* [Required action]: The material below holds pictures, which are to be left out; copy exactly the lines from the one with "Muslim Women, Reform" through the one with "Federal Employment Protections".

* [Listed entries]:

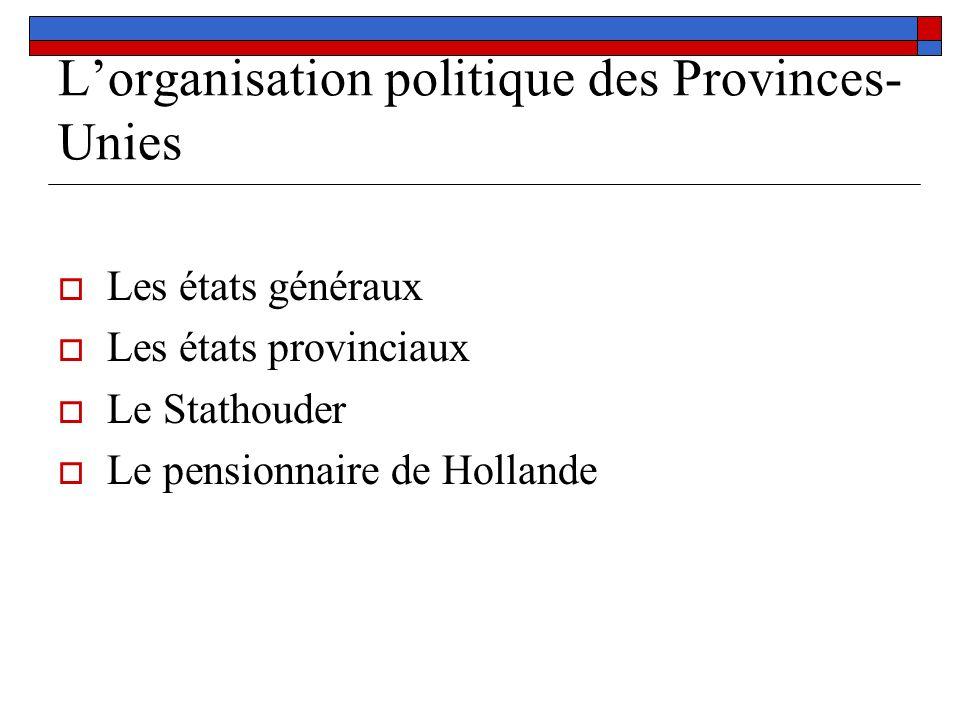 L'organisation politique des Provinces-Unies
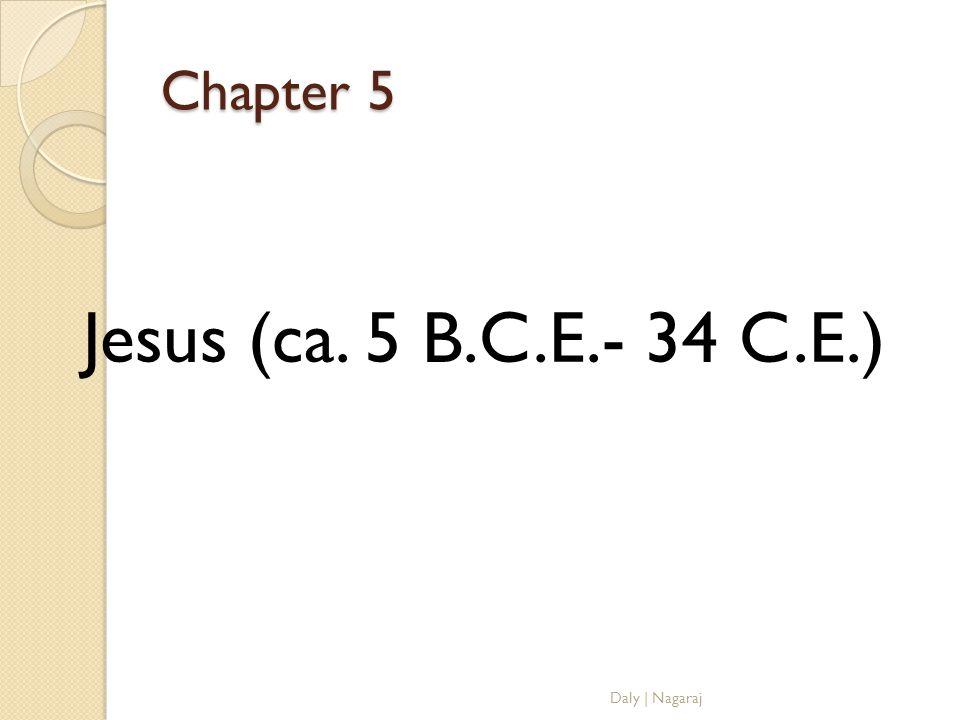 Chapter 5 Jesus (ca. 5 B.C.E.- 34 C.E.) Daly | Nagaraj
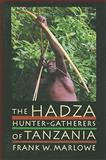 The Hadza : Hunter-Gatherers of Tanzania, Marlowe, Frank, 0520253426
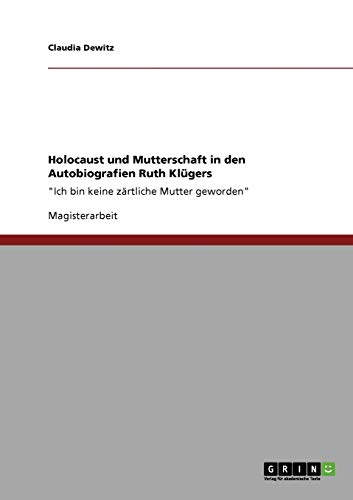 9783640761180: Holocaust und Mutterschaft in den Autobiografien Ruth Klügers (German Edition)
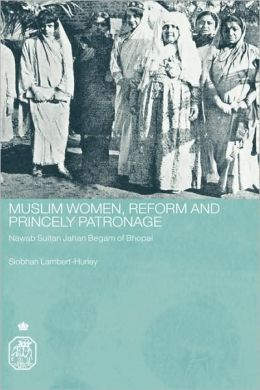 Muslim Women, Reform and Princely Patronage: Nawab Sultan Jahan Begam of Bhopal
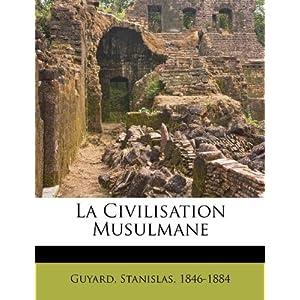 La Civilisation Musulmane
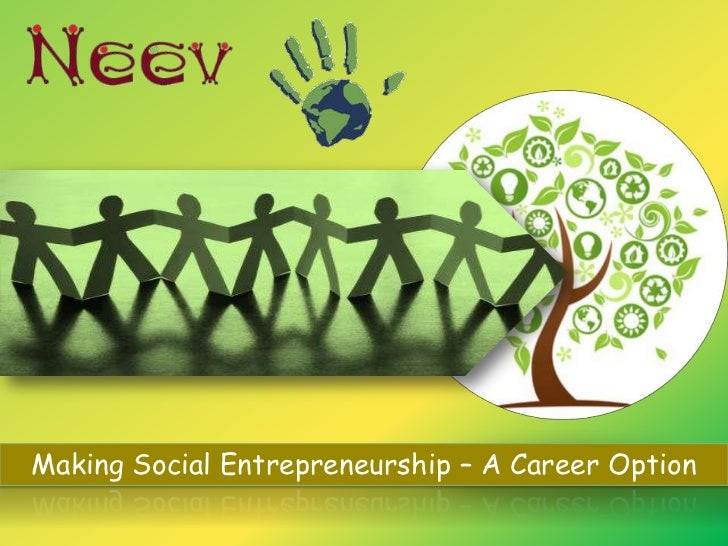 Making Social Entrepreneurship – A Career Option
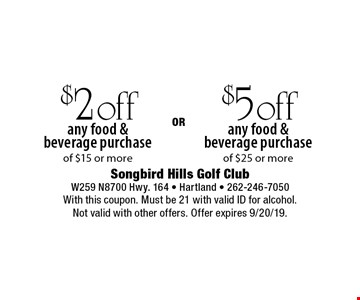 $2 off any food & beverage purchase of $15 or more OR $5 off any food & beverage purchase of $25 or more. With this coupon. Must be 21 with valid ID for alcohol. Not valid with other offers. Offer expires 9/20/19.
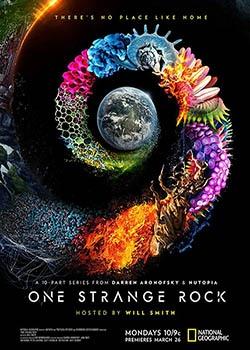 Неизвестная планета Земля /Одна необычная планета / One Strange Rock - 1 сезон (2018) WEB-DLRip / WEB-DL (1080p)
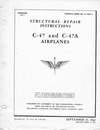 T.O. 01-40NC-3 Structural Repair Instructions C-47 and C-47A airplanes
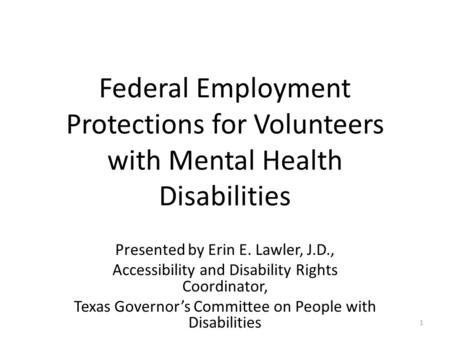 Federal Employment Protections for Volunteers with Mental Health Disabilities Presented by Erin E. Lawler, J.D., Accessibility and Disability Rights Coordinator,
...
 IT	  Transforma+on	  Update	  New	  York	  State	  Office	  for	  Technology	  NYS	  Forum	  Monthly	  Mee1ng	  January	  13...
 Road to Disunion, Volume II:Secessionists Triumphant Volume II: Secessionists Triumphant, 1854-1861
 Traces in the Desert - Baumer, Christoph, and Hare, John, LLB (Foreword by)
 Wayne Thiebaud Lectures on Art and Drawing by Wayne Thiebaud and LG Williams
--
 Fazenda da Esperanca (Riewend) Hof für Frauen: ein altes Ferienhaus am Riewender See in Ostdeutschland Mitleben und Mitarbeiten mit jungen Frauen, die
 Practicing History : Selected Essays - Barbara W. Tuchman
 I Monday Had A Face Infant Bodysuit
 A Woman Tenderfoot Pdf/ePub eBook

* [Solution to the exercise]:
 Muslim Women, Reform and Princely Patronage: Nawab Sultan Jahan Begam of Bhopal
 La Civilisation Musulmane
 Making Social Entrepreneurship – A Career Option
 $2 off any food & beverage purchase of $15 or more OR $5 off any food & beverage purchase of $25 or more. With this coupon. Must be 21 with valid ID for alcohol. Not valid with other offers. Offer expires 9/20/19.
 Неизвестная планета Земля /Одна необычная планета / One Strange Rock - 1 сезон (2018) WEB-DLRip / WEB-DL (1080p)
 T.O. 01-40NC-3 Structural Repair Instructions C-47 and C-47A airplanes
 Federal Employment Protections for Volunteers with Mental Health Disabilities Presented by Erin E. Lawler, J.D., Accessibility and Disability Rights Coordinator,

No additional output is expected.